Nas cidades, o transporte público existe para facilitar, baratear e agilizar o trânsito. A lógica é simples. Se concentrarmos várias pessoas em um único veículo, perfazendo um mesmo caminho e percorrendo uma mesma distância, com certeza o custo do transporte individual desses passageiros será bem menor do que se cada um deles fizesse o mesmo trajeto em veículo próprio, entupindo a cidade e gastando uma quantidade bem maior de combustível.
No entanto, essa conta simples, apesar de secularmente conhecida e facilmente provada, parece que não está funcionando em nossa cidade. A julgar pelo aumento das passagens na última semana, é possível dizer que se locomover de ônibus em Franca ficou mais caro do que pagar a prestação de uma moto ou colocar combustível no carro.

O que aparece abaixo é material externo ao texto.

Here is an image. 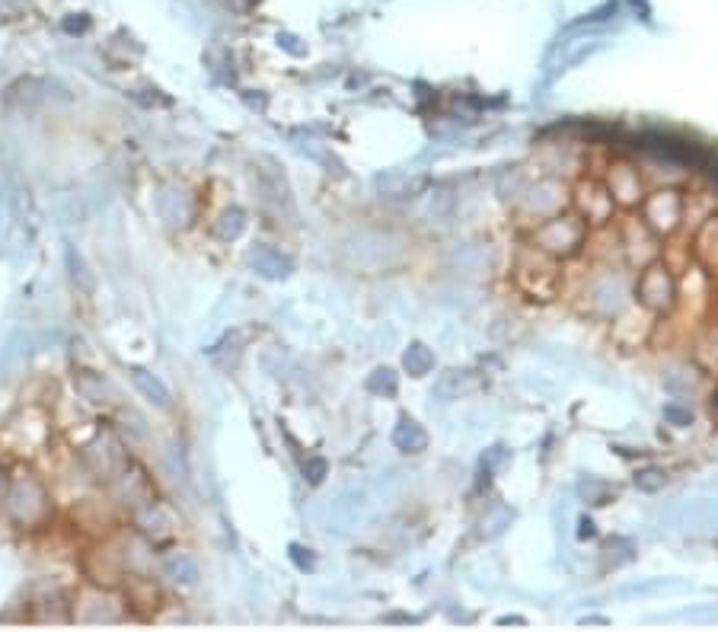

A R$ 2,80 a passagem, uma pessoa que precisa pegar dois ônibus por dia terá uma despesa mensal de R$ 123,20, considerando-se 22 dias de trabalho. Se tiver que pagar por dois ônibus para chegar ao trabalho e depois retornar para a casa a conta vai invadir a casa dos R$ 200, um valor que atualmente é bem maior do que a prestação de uma moto de 125 cilindradas.
Mas essa comparação não vale apenas para a prestação de uma motocicleta. Levando-se em consideração os números expostos acima, mesmo quem se utiliza do automóvel para se locomover no trânsito francano pensaria duas vezes antes de abandonar o conforto, a comodidade e a conveniência de seu veículo para se utilizar do transporte coletivo, a despeito de sua eficiência e eficácia.
Além dessas, porém, outras comparações são possíveis, mostrando que existe alguma coisa errada com nosso transporte público. Cidades do mesmo porte de Franca ou cidades ainda maiores, como Ribeirão Preto e São José do Rio Preto, possuem tarifas mais baratas que Franca. Nessa última, por exemplo, uma cidade que é bem maior que Franca, a tarifa foi reduzida recentemente, passando a custar apenas R$ 2.
Nesse sentido, é necessário refletir sobre o que está acontecendo em Franca. É preciso que nossas autoridades e a empresa concessionária desse serviço encontrem formas de baratear o valor dessa passagem, deixando-o no mesmo patamar ou até mais em conta do que é hoje cobrado nessas cidades.
Se o problema for realmente o excesso de descontos praticados em favor de parcelas da população, como alega a empresa São José, então seria importante que nossa Câmara começasse a rever esses descontos, pois não é justo que outras parcelas da população acabem sendo obrigadas a arcar com esses descontos.
Um transporte público caro como esse que estamos vivenciando em Franca é mais um fator a impulsionar a busca pelo veículo próprio, o que é ruim para o trânsito da cidade e também para o meio ambiente.